Wednesday, January 16, 2008
Here is a sampling of the media coverage on Stoneridge: WPost, Corporate Fraud Lawsuits Restricted; NYTimes, Supreme Court Limits Lawsuits by Shareholders; WSJ, Top Court Limits Shareholder Fraud Suits. Some analysts, who are more optimistic than I, find a silver lining in the majority's distinction between "ordinary" commercial transactions and capital-raising activities, a distinction that would still allow for imposition of liability on the investment banks in Enron (a case pending before the Court since last spring). However, the strong message of the majority opinion is the need for reliance, which leaves no loophole for undisclosed, behind-the-scenes fraud (which, of course, is how fraudulent schemes are conducted).

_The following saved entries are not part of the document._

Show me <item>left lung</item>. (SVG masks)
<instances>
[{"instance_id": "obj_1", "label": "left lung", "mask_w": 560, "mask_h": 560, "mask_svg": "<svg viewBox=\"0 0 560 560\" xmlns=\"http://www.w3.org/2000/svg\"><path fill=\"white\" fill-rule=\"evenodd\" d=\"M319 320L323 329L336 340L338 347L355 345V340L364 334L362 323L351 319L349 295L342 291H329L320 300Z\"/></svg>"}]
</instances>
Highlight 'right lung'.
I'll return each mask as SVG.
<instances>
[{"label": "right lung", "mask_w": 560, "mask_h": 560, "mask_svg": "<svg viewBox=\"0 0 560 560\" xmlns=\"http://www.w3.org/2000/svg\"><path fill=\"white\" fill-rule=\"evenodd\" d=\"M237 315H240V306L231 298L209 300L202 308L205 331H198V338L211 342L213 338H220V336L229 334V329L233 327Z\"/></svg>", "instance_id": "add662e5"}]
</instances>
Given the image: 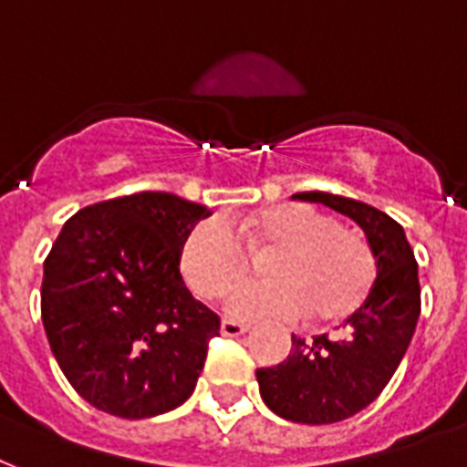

After Stoneridge, the SEC's role in deterring fraud by third parties and obtaining compensation for investors from them under disgorgement and the Fair Funds provision of Sarbanes-Oxley becomes the only game in town. Is it up to the task? I have expressed my doubts elsewhere about the policy and the SEC's track record in bringing Fair Funds cases (in a forthcoming article in The Business Lawyer). Meanwhile, what about filling those two vacancies on the Commission? I think those two guys and one gal could use some help, what with the financial markets in such bad shape that "recession" and even "depression" are becoming buzz words.